+++ Text section

Waukesha North High School is one of three high schools located in Waukesha, Wisconsin. Operated by the Waukesha School District, the school opened in mid-year, at the start of the second semester, during the 1974-1975 school year. The school is part of the Wisconsin Interscholastic Athletic Association and the Classic 8 Conference in athletics. North's nickname is the "Northstars" and the school mascot is the polar bear, "Sparky"

The school has a rotating schedule and advisory program. Its marching band won the WSMA state marching band championship every year from 2007 to 2015.

Extracurricular activities 
Waukesha North is a contributor to Invisible Children, Inc., and has raised money for Layibi Secondary School, in northern Uganda.

FIRST Robotics 
Waukesha North participates in CORE 2062, a FIRST Robotics Competition team. The sixteen-year-old team won the Rookie All Star Award in 2007, the Wisconsin Regional (Milwaukee) in 2008, and the 10,000 Lakes Regional (Minneapolis) in 2010.

Music 
The music program at Waukesha North High School includes band, choir, guitar, orchestra, and jazz ensemble. Each music area offers varied extra-curricular entities, ranging from musical theatre to pep band to solo ensemble experiences.

++++++
+++ Data section

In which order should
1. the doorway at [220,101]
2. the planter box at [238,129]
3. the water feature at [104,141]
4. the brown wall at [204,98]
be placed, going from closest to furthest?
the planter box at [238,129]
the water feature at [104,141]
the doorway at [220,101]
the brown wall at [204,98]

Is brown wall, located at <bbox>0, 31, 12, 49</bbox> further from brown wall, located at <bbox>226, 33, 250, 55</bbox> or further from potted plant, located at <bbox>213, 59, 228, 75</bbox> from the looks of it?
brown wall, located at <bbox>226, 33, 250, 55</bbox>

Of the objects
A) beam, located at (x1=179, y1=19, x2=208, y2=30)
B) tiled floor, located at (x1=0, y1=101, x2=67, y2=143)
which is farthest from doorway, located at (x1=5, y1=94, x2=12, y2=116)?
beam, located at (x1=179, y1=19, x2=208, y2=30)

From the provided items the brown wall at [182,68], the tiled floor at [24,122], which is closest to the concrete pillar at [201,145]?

++++++

- **Problems**:
#1 Using the Waukesha North High School text, answer the following:
(a) What is the name of the school's polar bear mascot?
(b) Over what span of years did the marching band win the WSMA state marching band championship every year?
(c) Which regional did CORE 2062 win in 2010?
#2 Carry on the Waukesha North High School text from its final sentence with a few more lines.

- **Per-task answers**:
#1
(a) Sparky
(b) 2007 to 2015
(c) The 10,000 Lakes Regional (Minneapolis)

#2
Drama 
The drama program at Waukesha North does three shows per school year, two plays during the fall and spring season, and a musical during the winter. In 2022 the Northstar Drama Club put on a production of Chicago (Cast: McKenna Camacho; Velma Kelly, Emma Schoultz; Roxie Hart, Aidan Reilly; Billy Flynn, Michael Alvarez; Amos Hart, Jordan James; Matron “Mama” Morton), and won three nominations from the Jerry Awards.

Notable alumni 
 Erik Bickerstaff - former NFL player (Class of 1998)
 Jeff Hanson - musician (Class of 1996)
 Kurt Larson - former NFL player
 Johnny Lechner - perpetual college student (Class of 1994)
 Edmund C. Moy - former director of the United States Mint (Class of 1975)
 Jon Richards - Wisconsin politician
 Nick Viall - former contestant on The Bachelorette and The Bachelor on Season 21 of the show (Class of 1999).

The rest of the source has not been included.